The most amazing thing about the original author's post is that he completely misconstrues the quote by Dr. Richard Lewontin:
1 " Our willingness to accept scientific claims that are against common sense is the key to an understanding of the real struggle between science and the supernatural. We take the side of science in spite of the patent absurdity of some of its constructs,
in spite of its failure to fulfill many of its extravagant promises of health and life,
in spite of the tolerance of the scientific community for unsubstantiated just-so stories, because we have a prior commitment, a commitment to materialism.
2 It is not that the methods and institutions of science somehow compel us to accept a material explanation of the phenomenal world, but, on the contrary, that we are forced by our
a priori adherence to material causes to create an apparatus of investigation and a set of concepts that produce material explanations, no matter how counter-intuitive, no matter how mystifying to the uninitiated.

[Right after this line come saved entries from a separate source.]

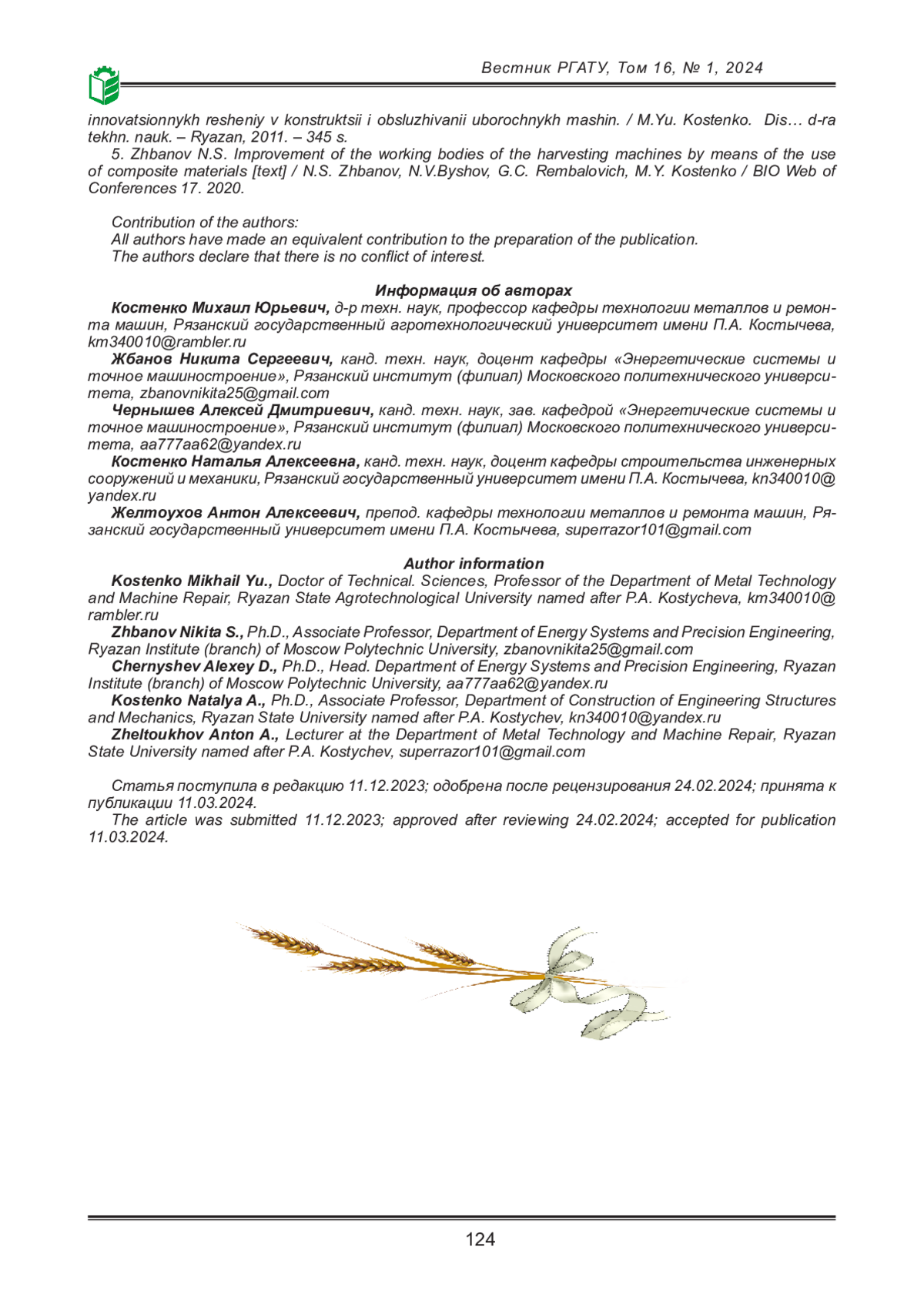 Вестник РГАТУ, Том 16, № 1, 2024

innovatsionnykh resheniy v konstruktsii i obsluzhivanii uborochnykh mashin. / M.Yu. Kostenko. Dis… d-ra tekhn. nauk. – Ryazan, 2011. – 345 s.

5. Zhbanov N.S. Improvement of the working bodies of the harvesting machines by means of the use of composite materials [text] / N.S. Zhbanov, N.V.Byshov, G.C. Rembalovich, M.Y. Kostenko / BIO Web of Conferences 17. 2020.

Contribution of the authors:
All authors have made an equivalent contribution to the preparation of the publication.
The authors declare that there is no conflict of interest.

Информация об авторах

Костенко Михаил Юрьевич, д-р техн. наук, профессор кафедры технологии металлов и ремонта машин, Рязанский государственный агротехнологический университет имени П.А. Костычева, km340010@rambler.ru

Жбанов Никита Сергеевич, канд. техн. наук, доцент кафедры «Энергетические системы и точное машиностроение», Рязанский институт (филиал) Московского политехнического университета, zbanovnikita25@gmail.com

Чернышев Алексей Дмитриевич, канд. техн. наук, зав. кафедрой «Энергетические системы и точное машиностроение», Рязанский институт (филиал) Московского политехнического университета, aa777aa62@yandex.ru

Костенко Наталья Алексеевна, канд. техн. наук, доцент кафедры строительства инженерных сооружений и механики, Рязанский государственный университет имени П.А. Костычева, kn340010@yandex.ru

Желтоухов Антон Алексеевич, препод. кафедры технологии металлов и ремонта машин, Рязанский государственный университет имени П.А. Костычева, superrazor101@gmail.com

Author information

Kostenko Mikhail Yu., Doctor of Technical. Sciences, Professor of the Department of Metal Technology and Machine Repair, Ryazan State Agrotechnological University named after P.A. Kostycheva, km340010@rambler.ru

Zhbanov Nikita S., Ph.D., Associate Professor, Department of Energy Systems and Precision Engineering, Ryazan Institute (branch) of Moscow Polytechnic University, zbanovnikita25@gmail.com

Chernyshev Alexey D., Ph.D., Head. Department of Energy Systems and Precision Engineering, Ryazan Institute (branch) of Moscow Polytechnic University, aa777aa62@yandex.ru

Kostenko Natalya A., Ph.D., Associate Professor, Department of Construction of Engineering Structures and Mechanics, Ryazan State University named after P.A. Kostychev, kn340010@yandex.ru

Zheltoukhov Anton A., Lecturer at the Department of Metal Technology and Machine Repair, Ryazan State University named after P.A. Kostychev, superrazor101@gmail.com

Статья поступила в редакцию 11.12.2023; одобрена после рецензирования 24.02.2024; принята к публикации 11.03.2024.

The article was submitted 11.12.2023; approved after reviewing 24.02.2024; accepted for publication 11.03.2024.

124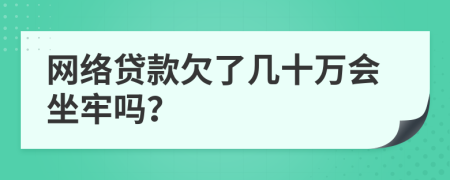 网络贷款欠了几十万会坐牢吗?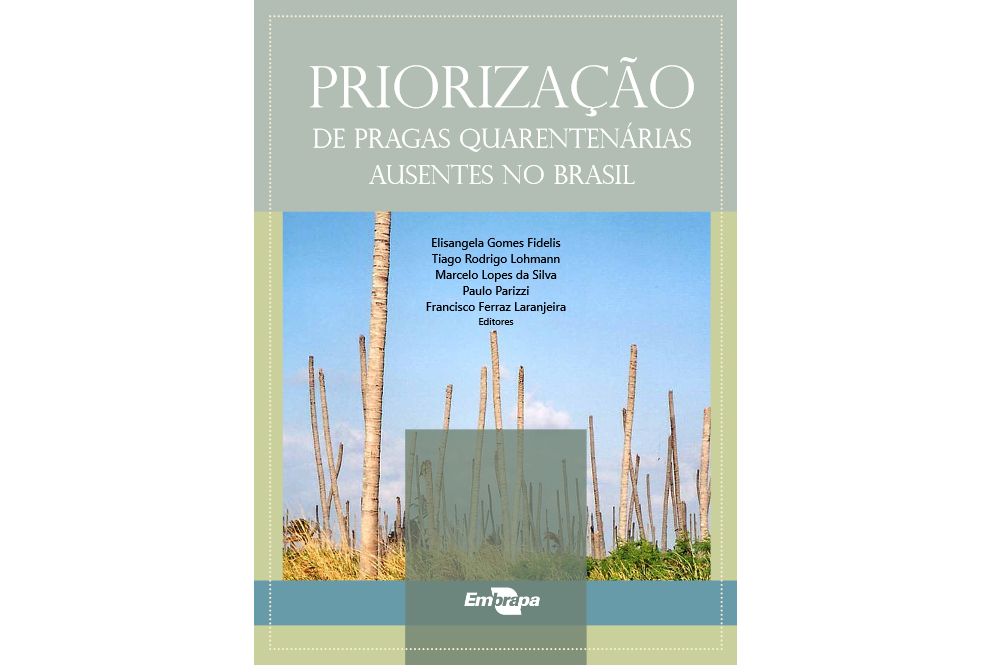 PRIORIZAÇÃO
DE PRAGAS QUARENTENÁRIAS
AUSENTES NO BRASIL

Elisangela Gomes Fidelis
Tiago Rodrigo Lohmann
Marcelo Lopes da Silva
Paulo Parizzi
Francisco Ferraz Laranjeira
Editores

Embrapa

3 Moreover, that materialism is absolute, for we cannot allow a Divine Foot in the door.The eminent Kant scholar Lewis Beck used to say that anyone who could believe in God could believe in anything. To appeal to an omnipotent deity is to allow that at any moment the regularities of nature may be ruptured, that Miracles may happen."
1 Regardless how absurd an idea may seem at first, scientists follow where the results lead them. Whether they like these results or not. In the 1970's plate tectonics was regarded as a joke in the geographic community. The idea seemed patently absurd. Yet more and more evidence piled up until now plate tectonics are regarded as a fact by most scientists. This is done because scientific studies can back these claims up. And if someone creates a bat****-crazy theory and wants to establish it as "the truth", scientists still accept that idea, and then procede research that topic to prove or disprove its validity.
2 We have a commitment to materialism due to the fact that we have no other way to test for cause and effect. We cannot establish connection between events unless there is a way to make it measurable. So any claim that is unfalsifyable is pretty much useless in predicting the state of the world or how it is going to change. This goes back to Karl Popper, who established this scientific principle.
3 Alowing for divine interventions in science would limit their applicability. If you cannot be certain that things will usually happen on a cause-effect basis, then you might as well not try predicting anything at all. At any time, God could show up and completely change the rules. If you try to take this into consideration, you cannot perform science, since God is an unknown factor. Imagine an insurance company trying to come up with a cost for yor partner dying of cancer, and then factoring in that he might be killed by Leprechauns riding radioactive deer. It just isn't any good. It does not help in predicting the probabilty of dying of cancer. So if you consider that something is God's work in a scientific study, you basically throw the towel, since you're admitting that you do not know what is leading to the state that we are observing today.
It's kind of like the rules of Blernsball in Futurama.